以下の360度評価に関する文書から、「360度評価のデメリット解消方法3:周知・体制作りを行う」から「メリット解消にも役立ちます。」までの部分を一字一句違えずに書き写してください。

## 文書抜粋
+ + + + +

360度評価のデメリット解消方法1:フィードバックをする
360度評価を導入したら、必ず被評価者へのフィードバックをするようにしましょう。どのようにフィードバックをするのかといった内容や、日程なども明確に決めておくようにしましょう。
360度評価は、被評価者の行動を観察し、本人にフィードバックするための方法です。フィードバックによってやる気を減退させてはデメリットになってしまいます。励ましや期待を伝えられるようなフィードバックを心掛けましょう。
360度評価のデメリット解消方法2:ルールの設定を行う
360度評価導入に当たっては、ルールを明確に設定しておくことが大切です。評価基準を明確にしておくことはもちろん、デメリットのところで述べたような社員同士が口裏合わせをするといったことが起こらないよう、事前にルールを徹底しておきましょう。
また、360度評価を報酬設定に直接反映させないことも重要です。色々な関係性の人からの評価が報酬に影響するとなれば、社員同士の関係を壊してしまいかねません。
360度評価のデメリット解消方法3:周知・体制作りを行う
360度評価を導入するに当たり、事前の周知や体制作りをしっかり行っておきましょう。今まで人を評価する経験がない人も、評価者の1人になります。
必要に応じて社内研修を行い、人を公平に評価することとは?といった内容を理解してもらうことが大切です。また、評価者の選定や依頼における体制作りも必要でしょう。
しっかりとした体制に基づいて評価をすることにより、社員の不満といったデメリット解消にも役立ちます。

+ + + + +

## 収集データ
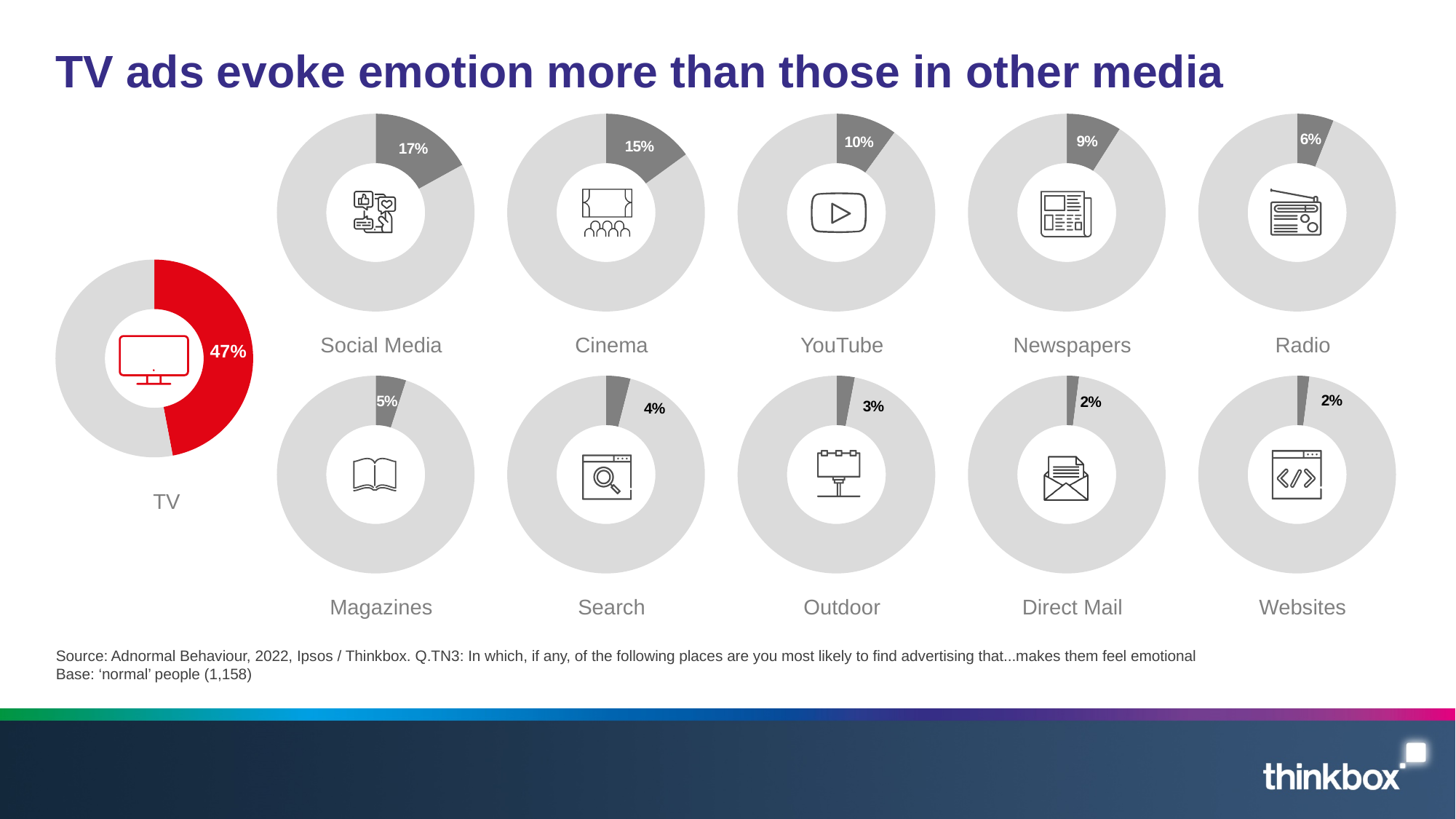
What percentage is shown for TV? 47% What percentage is shown for Social Media? 17% How many media categories are shown on the slide? 11 What percentage is shown for Outdoor? 3% What kind of chart is used for each medium on the slide? Donut chart Which has a higher percentage, Cinema or Newspapers? Cinema What is the difference between the TV percentage and the Social Media percentage? 30% Which has a higher percentage, Radio or Magazines? Radio Which medium has the highest percentage on the slide? TV Which two media share the lowest percentage of 2%? Direct Mail and Websites What percentage is shown for Newspapers? 9% What is the difference between the Cinema percentage and the YouTube percentage? 5%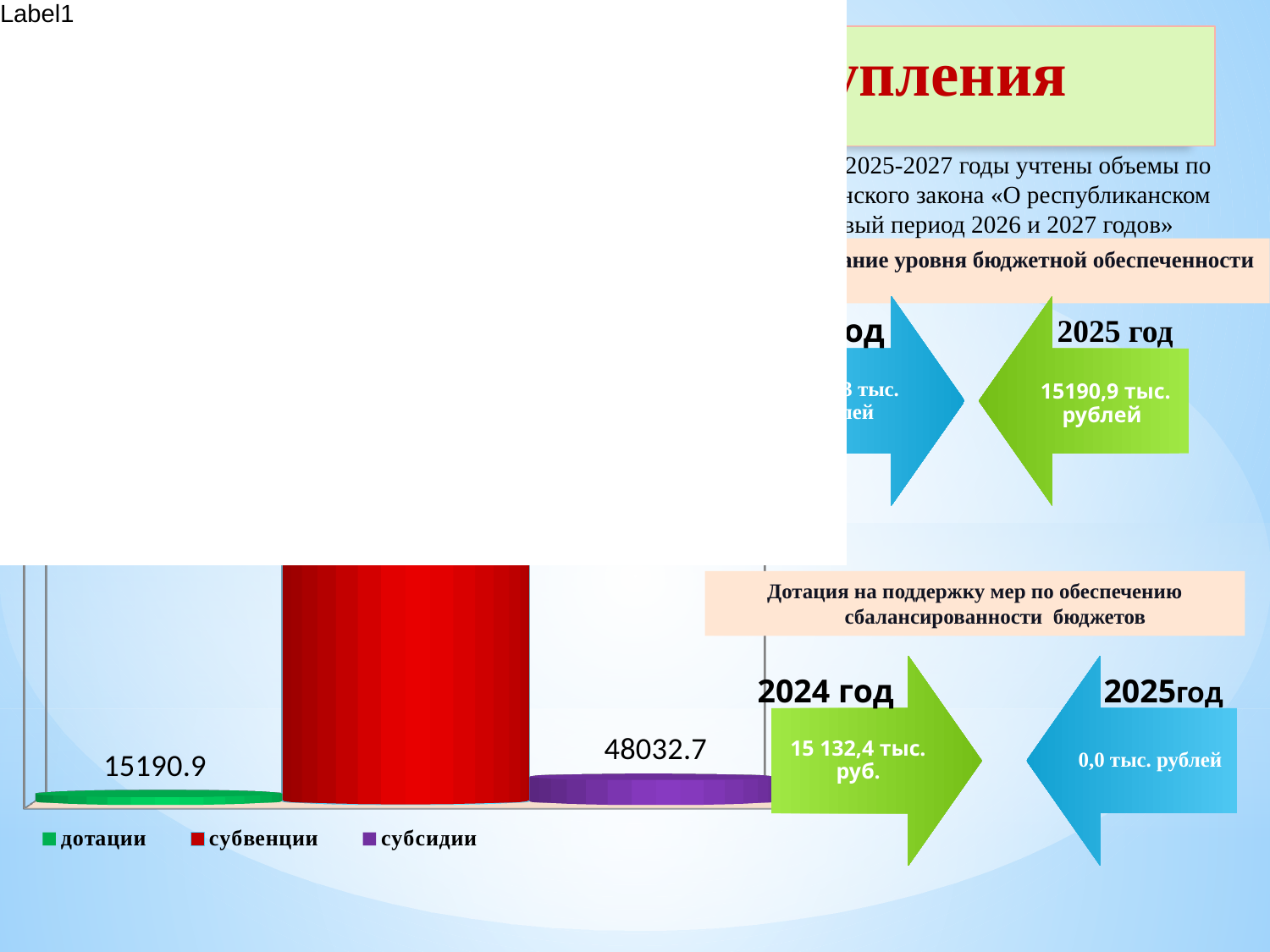
Which series has the smallest bar in the chart? дотации What kind of chart is shown on the slide? bar chart What is the value shown for субсидии in the bar chart? 48032.7 What is the value shown for дотации in the bar chart? 15190.9 What is the difference between the value for субсидии and the value for дотации? 32841.8 What colour represents субвенции in the chart legend? red How many bars are plotted in the chart? 3 Which is larger, the value for субсидии or the value for дотации? субсидии Which series has the tallest bar in the chart? субвенции How many series does the chart legend list? 3 What colour represents дотации in the chart legend? green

+ + + + +

## 解答例
360度評価のデメリット解消方法3:周知・体制作りを行う
360度評価を導入するに当たり、事前の周知や体制作りをしっかり行っておきましょう。今まで人を評価する経験がない人も、評価者の1人になります。
必要に応じて社内研修を行い、人を公平に評価することとは?といった内容を理解してもらうことが大切です。また、評価者の選定や依頼における体制作りも必要でしょう。
しっかりとした体制に基づいて評価をすることにより、社員の不満といったデメリット解消にも役立ちます。